The fgets() function is the most primitive example of a readline() function in the standard C library. It relies on the caller to supply it with pre-allocated memory in which to store its output, and it looks like this:

char* fgets(char* buffer, int count, FILE* stream)

The function reads from stream until it hits either a newline, end of file, or has read the number of characters indicated by count (this should be at most the size of buffer). It stores the output in buffer, and also returns a pointer to buffer when the function ends.

fgets() has a major problem, of course. How many characters are there in the line being read? Answer: No idea. fgets() is a low-level function that may read a whole line or just part of a line, and it is the programmer’s responsibility to identify when a partial line has been returned and repeat the process until all characters are retrieved.

A function that solves this problem is getline() from the GNU C library (not the same as the getline() method available to C++ istreams). It looks like this:

ssize_t getline(char** lineptr, size_t* count, FILE* stream)

The function is guaranteed to read an entire line of text. lineptr performs the same function as buffer in fgets() - the text retrieved by the function is stored here. count contains the size of the lineptr buffer. stream is a pointer to the file being read. In this function, memory can be allocated before the function is called, but it does not need to be (in that case - deep breath - the pointer to which lineptr points must point to NULL and count must be 0). The function uses realloc() to increase the size of the lineptr buffer as necessary. The eventual size of the buffer is stored in count and returned as the output of the function.

It can be thought of as an example of the “in-between” approach described earlier. It relies on externally-created memory but can enlarge the memory area to accommodate the full string. Choosing a generous initial buffer size will reduce the number of realloc() operations performed. Assuming realloc() is usually successful in increasing a block of allocated memory, rather than needing to allocate a new region and copy the old data into it, getline() should be comparable in speed to fgets(). The minor speed penalty is worth the ease of use the function affords.
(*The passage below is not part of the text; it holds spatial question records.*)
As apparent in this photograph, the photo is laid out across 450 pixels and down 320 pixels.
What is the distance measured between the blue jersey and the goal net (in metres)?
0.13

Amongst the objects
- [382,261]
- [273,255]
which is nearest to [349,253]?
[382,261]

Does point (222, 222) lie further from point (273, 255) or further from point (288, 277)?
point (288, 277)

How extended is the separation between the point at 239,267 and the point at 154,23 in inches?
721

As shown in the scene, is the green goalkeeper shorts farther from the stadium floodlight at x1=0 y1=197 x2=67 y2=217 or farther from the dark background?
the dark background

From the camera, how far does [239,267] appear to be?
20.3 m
However, this function has its own set of problems, at least within the scope of Woopsi. It is not available for starters - devkitARM does not include the GNU C library. Even if I were to borrow the code, it really highlights one of the problems with C++.

getline() expects to be passed a pointer to either memory allocated via malloc() or NULL via the lineptr parameter. C++, however, essentially deprecates the malloc/free method of allocating heap memory. A C++ programmer should instinctively use the new/delete memory allocation system. This will potentially cause all manner of chaos when getline() calls realloc() on memory that was allocated using the “new” keyword. Since memory allocated with “new” cannot be reallocated, a C++ re-implementation of getline() will always copy memory every time the buffer is resized. getline() is a good example of why C++’s palimpsest-like layering over C was perhaps not such a good idea.
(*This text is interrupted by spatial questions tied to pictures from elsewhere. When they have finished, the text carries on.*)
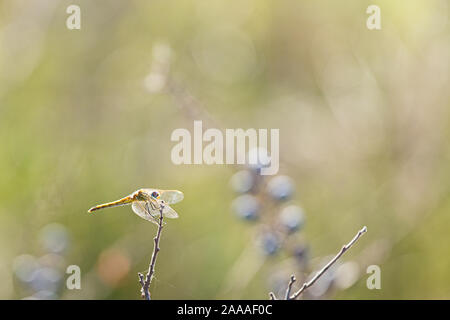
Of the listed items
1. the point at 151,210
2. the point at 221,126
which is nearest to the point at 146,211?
the point at 151,210

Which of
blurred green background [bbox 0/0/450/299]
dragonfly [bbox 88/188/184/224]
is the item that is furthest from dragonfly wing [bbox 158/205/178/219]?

Rather than allowing memory to be allocated outside of the function and populated within the function, a different approach is to handle all memory allocation internally:

char* getline(FILE* file)

This version of getline() would be more familiar to programmers using higher-level languages such as C# and Java. It doesn’t perform magic with pointers-to-pointers. It will allocate memory within itself, grow it as necessary, and simply return a pointer to the string once it has been retrieved.
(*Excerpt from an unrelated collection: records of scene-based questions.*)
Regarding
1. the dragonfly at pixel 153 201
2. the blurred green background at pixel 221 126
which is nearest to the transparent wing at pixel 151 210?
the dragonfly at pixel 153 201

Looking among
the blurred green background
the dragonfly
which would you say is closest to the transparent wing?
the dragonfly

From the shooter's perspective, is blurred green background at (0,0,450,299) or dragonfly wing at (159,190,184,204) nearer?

Outside of memory-managed languages, though, this function has problems. How has the memory been allocated - new or malloc()? We can document this in the function’s comments, and we can also follow the C++ standard of using “new” to make this more intuitive, but the question still needs to be asked before the function can be used. More importantly, who is responsible for deleting the memory when it is no longer being used? If this is a standalone function it is fairly obvious that it is the caller’s responsibility to delete the string once it has been used, but what if the function is actually a public method of a class? Does the class use the memory internally, or has it allocated the memory solely for the caller’s exclusive use?

My reason for pondering this is directly related to the last post. I’m writing a simple textfile class that abstracts away the filesystem and can do useful things such as reading individual lines of text. The problem I’m coming up against is how to make the API for the class familiar to C and C++ programmers, embody the ease-of-use of a Java or C# class, whilst simultaneously trying to make it efficient for the DS hardware.

Following the fgets() pattern makes sense since fgets() is one of the functions offered by libfat. The standard getline() method is considerably more user-friendly, however, as it eliminates the tedium of ensuring that fgets() does really return a complete line. The alternative version of getline() is easier to use than both of the others, but ownership of the resultant memory is not at all clear solely from the code itself.

It is worth mentioning that all of the usual C++ ways of handling this are off-limits due to Woopsi’s strict adherence to binary-size-reducing “no STL” policy.